正弦定理2
□理(みち)16才
「またか」
理は草むらにわずかに残った痕跡をみるとつぶやいた。
雑草の先っぽがかすかに焦げている。
よおく目を凝らすと、所々に痕跡がある。
「最近家畜がいつのまにかいなくなるんじゃ」
長(おさ)の言葉に異様なものを感じ、愛用の弓を携えてここ数日見回りをしている。
黒髪を、きっちりと後ろの高い位置で結んだ理は、男のようなかっこうをしている。
森や草むらで目立たないような緑色の装束。袴は普通のよりもずいぶん上の方でしぼってある。華奢な彼女の足の形が、よくわかる。
山で、鳥や獣を狩ってはそれを売って生活している。
しかし、仕事はそれだけではない。
秋月家は、本来、目に見えないものと戦うために弓を持たされていた。
そう、目に見えない魑魅魍魎(ちみもうりょう)と、秋月家はずっと戦っていた。
秋月理(あきづきみち)―それが彼女の名前だ。
□定(さだ)23才
「そなたをお慕いしています」
その一言が言えないでいた。
民のために気を張って生きる女を守りたかった。
定は大きなため息をつくと、月を見上げた。
この廊下から見る中庭の対局に正弦の部屋がある。
小さな中庭なのでわずか数歩でたどり着く距離。
しかし定にはそれが、永遠にたどり着かず交わらない距離のように感じていた。
女々しい男だ。
何をしている?と問われればいつも「ここから見る月が綺麗で」と答えている。
そのうちに本当に月を見るのが日課になってしまった。
それに、ここに居ればいつだって彼女を守ることができる。
ふいに
部屋の戸が開いて正弦が廊下にあらわれた。
ちらっと定をみた正弦は、定と同じ方向を見た。
「月がきれいじゃのう」
「はい」
「のう、定」
「はい、何でございましょう?」
「明日も平和かのう」
「…ええ。
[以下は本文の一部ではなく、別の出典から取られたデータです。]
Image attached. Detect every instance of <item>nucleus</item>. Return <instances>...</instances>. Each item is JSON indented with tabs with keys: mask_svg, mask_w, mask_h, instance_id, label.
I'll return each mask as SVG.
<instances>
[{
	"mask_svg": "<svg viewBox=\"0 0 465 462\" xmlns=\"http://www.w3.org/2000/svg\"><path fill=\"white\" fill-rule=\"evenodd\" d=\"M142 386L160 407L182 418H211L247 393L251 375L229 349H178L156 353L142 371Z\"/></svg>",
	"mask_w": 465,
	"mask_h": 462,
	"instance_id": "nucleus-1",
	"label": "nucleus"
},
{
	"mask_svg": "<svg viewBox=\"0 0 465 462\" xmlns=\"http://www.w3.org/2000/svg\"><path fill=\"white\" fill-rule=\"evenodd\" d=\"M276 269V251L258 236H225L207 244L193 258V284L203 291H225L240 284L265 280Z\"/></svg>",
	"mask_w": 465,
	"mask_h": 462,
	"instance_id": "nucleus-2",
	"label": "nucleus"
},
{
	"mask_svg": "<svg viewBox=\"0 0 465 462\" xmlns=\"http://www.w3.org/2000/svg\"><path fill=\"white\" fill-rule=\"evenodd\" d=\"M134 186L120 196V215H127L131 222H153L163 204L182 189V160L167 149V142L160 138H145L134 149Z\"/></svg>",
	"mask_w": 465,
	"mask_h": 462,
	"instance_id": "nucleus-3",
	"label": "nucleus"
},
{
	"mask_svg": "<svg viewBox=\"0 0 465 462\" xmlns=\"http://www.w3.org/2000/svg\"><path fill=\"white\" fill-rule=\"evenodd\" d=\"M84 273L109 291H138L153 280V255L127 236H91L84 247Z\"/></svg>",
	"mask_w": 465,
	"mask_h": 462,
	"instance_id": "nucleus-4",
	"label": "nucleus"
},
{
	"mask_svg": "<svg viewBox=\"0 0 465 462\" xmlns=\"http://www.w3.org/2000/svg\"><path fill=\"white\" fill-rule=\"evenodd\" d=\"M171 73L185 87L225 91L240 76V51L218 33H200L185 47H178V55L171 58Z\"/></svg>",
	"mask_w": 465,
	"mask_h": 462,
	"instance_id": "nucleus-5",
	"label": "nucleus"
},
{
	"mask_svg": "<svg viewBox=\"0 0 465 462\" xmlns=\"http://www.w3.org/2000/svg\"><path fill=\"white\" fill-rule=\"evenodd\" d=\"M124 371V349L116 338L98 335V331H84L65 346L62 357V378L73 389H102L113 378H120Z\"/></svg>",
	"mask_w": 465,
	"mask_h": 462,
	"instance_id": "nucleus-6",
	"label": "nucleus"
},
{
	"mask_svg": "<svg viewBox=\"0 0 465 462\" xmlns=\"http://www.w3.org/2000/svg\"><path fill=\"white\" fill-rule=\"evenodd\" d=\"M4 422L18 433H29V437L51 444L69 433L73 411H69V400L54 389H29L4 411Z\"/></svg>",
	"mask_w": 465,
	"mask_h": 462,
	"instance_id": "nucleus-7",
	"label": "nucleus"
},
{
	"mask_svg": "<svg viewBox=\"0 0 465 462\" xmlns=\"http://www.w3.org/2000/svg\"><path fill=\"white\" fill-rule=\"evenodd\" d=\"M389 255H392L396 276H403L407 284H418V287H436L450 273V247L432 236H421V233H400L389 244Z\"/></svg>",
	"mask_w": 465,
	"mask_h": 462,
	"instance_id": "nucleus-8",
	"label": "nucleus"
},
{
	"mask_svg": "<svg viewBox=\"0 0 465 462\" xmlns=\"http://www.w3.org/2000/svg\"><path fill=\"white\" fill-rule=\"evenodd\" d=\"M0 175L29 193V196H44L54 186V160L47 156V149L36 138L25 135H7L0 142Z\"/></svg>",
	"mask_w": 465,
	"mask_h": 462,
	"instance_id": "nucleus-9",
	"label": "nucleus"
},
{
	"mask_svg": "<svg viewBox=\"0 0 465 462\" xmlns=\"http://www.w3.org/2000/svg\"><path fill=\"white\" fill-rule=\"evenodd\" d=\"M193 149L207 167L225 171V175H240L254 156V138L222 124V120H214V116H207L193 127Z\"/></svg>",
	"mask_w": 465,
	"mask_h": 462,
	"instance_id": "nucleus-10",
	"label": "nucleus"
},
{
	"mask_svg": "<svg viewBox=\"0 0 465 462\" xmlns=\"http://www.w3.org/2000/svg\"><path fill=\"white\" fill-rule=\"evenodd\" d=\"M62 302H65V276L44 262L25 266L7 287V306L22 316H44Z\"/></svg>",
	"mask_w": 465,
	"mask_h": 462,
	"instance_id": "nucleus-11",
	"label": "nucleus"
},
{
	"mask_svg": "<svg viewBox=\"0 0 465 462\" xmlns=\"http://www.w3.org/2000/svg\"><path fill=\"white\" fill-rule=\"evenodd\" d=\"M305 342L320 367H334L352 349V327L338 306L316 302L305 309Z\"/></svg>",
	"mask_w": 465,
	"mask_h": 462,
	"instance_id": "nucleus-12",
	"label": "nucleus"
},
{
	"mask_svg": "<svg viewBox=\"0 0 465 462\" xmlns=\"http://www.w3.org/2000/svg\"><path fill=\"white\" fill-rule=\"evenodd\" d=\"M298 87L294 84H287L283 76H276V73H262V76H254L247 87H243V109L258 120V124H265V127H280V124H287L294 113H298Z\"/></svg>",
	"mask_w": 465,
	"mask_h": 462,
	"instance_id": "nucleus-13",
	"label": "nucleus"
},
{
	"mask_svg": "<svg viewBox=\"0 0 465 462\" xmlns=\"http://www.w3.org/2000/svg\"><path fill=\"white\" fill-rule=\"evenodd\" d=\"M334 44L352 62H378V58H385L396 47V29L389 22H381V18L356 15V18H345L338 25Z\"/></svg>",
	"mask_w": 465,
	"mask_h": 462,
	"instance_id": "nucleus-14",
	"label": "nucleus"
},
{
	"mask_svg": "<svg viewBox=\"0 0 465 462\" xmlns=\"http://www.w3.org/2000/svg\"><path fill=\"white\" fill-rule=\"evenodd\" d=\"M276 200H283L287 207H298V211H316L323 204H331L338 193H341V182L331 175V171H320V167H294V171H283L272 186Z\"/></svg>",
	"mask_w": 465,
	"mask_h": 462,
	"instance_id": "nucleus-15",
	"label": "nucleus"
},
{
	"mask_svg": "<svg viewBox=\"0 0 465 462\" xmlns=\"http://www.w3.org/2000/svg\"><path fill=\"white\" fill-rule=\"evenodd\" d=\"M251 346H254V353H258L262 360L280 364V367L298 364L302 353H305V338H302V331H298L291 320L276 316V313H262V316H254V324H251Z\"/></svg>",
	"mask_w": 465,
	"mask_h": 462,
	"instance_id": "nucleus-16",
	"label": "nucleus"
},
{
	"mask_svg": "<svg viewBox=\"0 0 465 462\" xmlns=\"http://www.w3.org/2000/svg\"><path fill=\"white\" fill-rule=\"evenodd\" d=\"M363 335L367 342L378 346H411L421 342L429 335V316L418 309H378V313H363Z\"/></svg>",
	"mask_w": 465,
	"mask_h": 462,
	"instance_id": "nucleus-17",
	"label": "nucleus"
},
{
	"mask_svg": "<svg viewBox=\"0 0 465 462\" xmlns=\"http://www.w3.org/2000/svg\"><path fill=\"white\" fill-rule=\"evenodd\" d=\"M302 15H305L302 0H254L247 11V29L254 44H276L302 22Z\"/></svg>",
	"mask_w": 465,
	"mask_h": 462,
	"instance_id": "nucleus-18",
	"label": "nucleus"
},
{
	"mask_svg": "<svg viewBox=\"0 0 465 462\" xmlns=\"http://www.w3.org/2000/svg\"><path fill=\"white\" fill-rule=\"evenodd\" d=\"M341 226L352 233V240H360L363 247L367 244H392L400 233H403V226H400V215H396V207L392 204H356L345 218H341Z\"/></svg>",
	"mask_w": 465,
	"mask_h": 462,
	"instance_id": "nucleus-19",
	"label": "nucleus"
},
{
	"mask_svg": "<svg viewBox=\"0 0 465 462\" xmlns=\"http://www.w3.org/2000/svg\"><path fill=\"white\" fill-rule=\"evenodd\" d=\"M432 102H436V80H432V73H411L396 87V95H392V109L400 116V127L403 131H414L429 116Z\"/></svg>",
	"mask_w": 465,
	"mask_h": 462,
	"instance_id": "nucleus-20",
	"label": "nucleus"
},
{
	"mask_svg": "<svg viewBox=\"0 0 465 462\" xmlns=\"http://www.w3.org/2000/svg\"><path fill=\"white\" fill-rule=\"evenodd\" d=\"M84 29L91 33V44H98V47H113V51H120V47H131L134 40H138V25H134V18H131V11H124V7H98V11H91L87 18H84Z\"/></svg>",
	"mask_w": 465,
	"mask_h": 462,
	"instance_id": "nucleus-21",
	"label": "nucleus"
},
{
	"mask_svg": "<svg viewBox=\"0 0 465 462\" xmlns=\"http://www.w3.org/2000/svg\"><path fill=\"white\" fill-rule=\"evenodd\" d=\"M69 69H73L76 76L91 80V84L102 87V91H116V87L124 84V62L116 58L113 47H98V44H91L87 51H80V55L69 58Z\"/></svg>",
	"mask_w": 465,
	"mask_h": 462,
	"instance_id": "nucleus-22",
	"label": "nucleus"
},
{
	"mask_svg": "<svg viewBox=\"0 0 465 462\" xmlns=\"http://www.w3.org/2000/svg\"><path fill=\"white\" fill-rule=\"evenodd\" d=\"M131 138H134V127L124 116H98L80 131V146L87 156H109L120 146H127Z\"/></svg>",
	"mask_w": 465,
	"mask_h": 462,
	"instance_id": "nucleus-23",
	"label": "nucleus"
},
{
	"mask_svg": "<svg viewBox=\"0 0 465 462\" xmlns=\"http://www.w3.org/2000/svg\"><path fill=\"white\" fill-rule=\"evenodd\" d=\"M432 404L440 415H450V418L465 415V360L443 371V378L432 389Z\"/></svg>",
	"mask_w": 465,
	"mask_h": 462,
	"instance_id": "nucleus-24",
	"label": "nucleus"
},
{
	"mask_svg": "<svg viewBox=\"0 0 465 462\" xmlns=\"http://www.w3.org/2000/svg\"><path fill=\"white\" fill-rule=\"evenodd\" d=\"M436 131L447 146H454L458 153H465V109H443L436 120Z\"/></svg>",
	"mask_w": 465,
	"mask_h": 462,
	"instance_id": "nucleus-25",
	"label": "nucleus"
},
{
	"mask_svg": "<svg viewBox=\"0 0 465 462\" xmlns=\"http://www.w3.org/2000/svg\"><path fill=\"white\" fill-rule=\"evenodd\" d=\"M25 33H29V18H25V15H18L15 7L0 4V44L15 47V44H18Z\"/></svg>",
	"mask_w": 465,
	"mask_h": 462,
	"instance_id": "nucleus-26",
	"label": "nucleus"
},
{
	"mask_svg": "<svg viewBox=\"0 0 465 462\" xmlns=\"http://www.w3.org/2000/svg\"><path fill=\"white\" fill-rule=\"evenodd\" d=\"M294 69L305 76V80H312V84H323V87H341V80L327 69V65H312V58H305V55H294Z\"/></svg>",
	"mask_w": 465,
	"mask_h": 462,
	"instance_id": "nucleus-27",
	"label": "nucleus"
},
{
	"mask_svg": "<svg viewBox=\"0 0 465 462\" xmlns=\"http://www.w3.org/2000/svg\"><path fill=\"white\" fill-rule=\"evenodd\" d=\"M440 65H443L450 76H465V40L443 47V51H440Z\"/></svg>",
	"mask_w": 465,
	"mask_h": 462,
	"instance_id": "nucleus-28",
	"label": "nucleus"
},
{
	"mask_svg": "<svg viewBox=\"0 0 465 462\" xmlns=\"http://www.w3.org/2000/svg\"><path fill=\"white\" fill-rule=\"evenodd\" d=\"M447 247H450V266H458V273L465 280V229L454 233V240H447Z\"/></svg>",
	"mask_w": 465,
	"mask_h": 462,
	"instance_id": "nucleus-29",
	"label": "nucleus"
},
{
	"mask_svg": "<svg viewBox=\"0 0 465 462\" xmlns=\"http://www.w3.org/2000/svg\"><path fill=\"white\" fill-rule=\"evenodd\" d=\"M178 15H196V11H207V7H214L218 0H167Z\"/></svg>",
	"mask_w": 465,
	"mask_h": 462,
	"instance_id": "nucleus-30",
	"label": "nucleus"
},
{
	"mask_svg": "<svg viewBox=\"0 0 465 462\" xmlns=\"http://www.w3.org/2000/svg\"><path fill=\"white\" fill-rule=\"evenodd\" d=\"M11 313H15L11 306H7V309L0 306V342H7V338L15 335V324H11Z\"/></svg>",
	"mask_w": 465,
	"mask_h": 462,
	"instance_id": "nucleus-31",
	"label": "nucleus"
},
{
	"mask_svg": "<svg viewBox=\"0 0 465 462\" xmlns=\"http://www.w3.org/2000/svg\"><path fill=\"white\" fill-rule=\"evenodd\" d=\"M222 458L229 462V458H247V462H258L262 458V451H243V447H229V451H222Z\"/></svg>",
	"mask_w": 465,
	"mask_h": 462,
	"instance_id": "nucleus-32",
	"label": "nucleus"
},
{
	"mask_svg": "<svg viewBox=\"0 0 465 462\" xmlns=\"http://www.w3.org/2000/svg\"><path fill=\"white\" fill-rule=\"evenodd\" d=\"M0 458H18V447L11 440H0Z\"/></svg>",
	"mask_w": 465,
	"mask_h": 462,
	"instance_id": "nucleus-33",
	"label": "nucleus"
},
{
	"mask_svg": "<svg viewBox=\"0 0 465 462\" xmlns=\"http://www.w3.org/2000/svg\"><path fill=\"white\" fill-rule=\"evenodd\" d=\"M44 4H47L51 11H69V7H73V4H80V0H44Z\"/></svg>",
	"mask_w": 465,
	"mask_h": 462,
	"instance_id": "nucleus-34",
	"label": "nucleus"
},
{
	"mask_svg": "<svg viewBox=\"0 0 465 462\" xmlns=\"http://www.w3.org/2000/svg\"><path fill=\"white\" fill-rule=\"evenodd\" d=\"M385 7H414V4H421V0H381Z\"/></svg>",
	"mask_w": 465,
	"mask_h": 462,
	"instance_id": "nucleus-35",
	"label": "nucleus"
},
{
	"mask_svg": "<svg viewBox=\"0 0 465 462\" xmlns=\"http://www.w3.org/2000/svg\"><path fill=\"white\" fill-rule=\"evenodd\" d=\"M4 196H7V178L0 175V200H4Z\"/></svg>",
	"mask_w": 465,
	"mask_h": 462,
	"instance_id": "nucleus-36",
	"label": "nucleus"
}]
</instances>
きっと」
正弦は少しの間黙っていた。
「なにかおかしなことを見聞きしていないか?」
「おかしなことですか?はて…わたしのところへは届いておりません」
「なら良い」
見えたなら良かった。
彼女の憂いの原因が。
『あのことでございましょう?』
そう言えたなら良かった。
自分がただの人間であるのがただただ悔しい定だった。
□理(みち)
「熱っ」
理は、指先にチリっとした熱さを感じた。
確かに何者かを射止めたはずなのに、弓矢は地面に突き刺さっていた。
その弓矢を引き抜こうとして触れた瞬間の事だ。
『・・・え・・・に・・・かる』
指先から侵食するようにゾワッとしたものが伝わってきた。
「姿を見せなさい!」
日が暮れだして付近は赤く染まっていた。
風が、草むらをなぎ倒しながら遠のいて行った。
「待ちなさい!」理はその風を追って走り出した。